GCAM tool (``gt``)
===================

The gt script unifies GCAM workflow managment functionality into a
single script with sub-commands. Generic sub-commands are implemented directly
by the pygcam library. Project-specific features can be added via
:ref:`plugins <plugins-label>`.


.. note::
   Quick links to sub-commands:
   :ref:`building <building>`,
   :ref:`chart <chart>`,
   :ref:`config <config>`,
   :ref:`diff <diff>`,
   :ref:`gcam <gcam>`,
   :ref:`gui <gui>`,
   :ref:`init <init>`,
   :ref:`mcs <mcs>`,
   :ref:`mi <mi>`,
   :ref:`new <new>`,
   :ref:`protect <protect>`,
   :ref:`query <query>`,
   :ref:`run <run>`,
   :ref:`setup <setup>`,
   :ref:`sandbox <sandbox>`,
   :ref:`transport <transport>`

.. seealso::
    :doc:`Sub-commands <mcs/commands>` supporting Monte Carlo simulation

The sub-commands support all the major workflow setups, including

  * Modify XML files and configuration.xml to set up a modeling experiment
    (See the :ref:`setup <setup>` sub-command and :doc:`setup` for more
    information.)

  * Run GCAM in an automatically-created workspace, allowing multiple
    instances of GCAM to run simultaneously, e.g., on parallel computing systems
    (See the :ref:`gcam <gcam>` sub-command.)

  * Execute batch queries against the XML database to extract GCAM results,
    with on-the-fly regionalization based on a simple region-mapping file.
    (See the :ref:`query <query>` sub-command.)

  * Compute differences between policy and baseline scenarios, including
    linear annualization of values between time-steps, and
    (See the :ref:`diff <diff>` sub-command.)

  * Plot results, with flexible control of figure features including
    title, axis labels, scale, and so on.
    (See the :ref:`chart <chart>` sub-command.)

  * Manage (create, delete, rename, run commands in) automatically-created
    workspaces. (See the :ref:`sandbox <sandbox>` sub-command.)

In addition, the :ref:`run <run>` sub-command allows workflow steps to be
defined in an XML file so that individual or groups of steps can be executed for one
or more scenarios. The ``run`` sub-command supports direct invocation of other
workflow steps as well as running arbitrary programs of the user's choosing.

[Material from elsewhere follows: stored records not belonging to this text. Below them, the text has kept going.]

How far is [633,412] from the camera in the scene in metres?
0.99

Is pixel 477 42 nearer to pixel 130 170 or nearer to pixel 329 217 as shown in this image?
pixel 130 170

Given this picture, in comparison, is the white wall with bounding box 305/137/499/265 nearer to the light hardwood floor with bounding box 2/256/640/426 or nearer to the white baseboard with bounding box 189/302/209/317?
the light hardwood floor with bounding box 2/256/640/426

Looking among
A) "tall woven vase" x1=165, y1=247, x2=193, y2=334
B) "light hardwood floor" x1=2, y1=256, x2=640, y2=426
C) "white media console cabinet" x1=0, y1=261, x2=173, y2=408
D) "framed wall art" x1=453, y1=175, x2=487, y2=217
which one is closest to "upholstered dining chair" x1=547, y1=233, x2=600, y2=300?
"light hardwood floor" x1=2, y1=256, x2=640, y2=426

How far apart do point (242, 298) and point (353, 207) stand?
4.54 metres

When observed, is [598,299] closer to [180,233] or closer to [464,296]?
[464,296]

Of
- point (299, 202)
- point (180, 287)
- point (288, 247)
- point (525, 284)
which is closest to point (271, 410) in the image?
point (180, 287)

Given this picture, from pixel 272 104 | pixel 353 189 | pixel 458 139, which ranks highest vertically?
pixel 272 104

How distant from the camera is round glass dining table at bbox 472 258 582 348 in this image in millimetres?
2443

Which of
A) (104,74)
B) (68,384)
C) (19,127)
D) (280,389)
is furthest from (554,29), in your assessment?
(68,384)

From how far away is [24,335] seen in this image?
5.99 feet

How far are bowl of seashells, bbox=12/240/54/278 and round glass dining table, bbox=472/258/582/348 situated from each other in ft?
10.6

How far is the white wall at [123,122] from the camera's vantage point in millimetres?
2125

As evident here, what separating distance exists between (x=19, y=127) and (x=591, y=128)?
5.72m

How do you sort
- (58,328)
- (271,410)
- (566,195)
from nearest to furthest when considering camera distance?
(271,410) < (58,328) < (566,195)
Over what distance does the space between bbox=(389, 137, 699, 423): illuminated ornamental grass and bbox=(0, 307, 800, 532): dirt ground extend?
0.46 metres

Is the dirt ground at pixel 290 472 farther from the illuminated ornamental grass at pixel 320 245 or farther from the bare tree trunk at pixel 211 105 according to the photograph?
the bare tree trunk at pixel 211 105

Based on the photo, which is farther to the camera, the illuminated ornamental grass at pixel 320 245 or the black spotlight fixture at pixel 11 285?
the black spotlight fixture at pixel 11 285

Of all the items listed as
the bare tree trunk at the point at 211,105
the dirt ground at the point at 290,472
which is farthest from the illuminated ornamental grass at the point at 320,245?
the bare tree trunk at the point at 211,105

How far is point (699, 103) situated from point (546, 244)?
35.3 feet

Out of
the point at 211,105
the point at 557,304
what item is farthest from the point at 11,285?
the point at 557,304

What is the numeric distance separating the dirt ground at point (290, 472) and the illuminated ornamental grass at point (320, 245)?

Finally, gt allows all project steps to be run on a compute node in a
High-Performance Computing environment by specifying ``+b`` or ``--batch`` on the
command-line. (Note that this is not available on Mac OS X or Windows.)

For example, the command:

.. code-block:: bash

   gt +b +P MyProject run -S MyScenario

runs all steps for scenario ``MyScenario`` in the project ``MyProject`` by
queuing a batch job on the default queue. Arguments to ``gt`` allow
the user to set various resource requirements and to select the queue to use.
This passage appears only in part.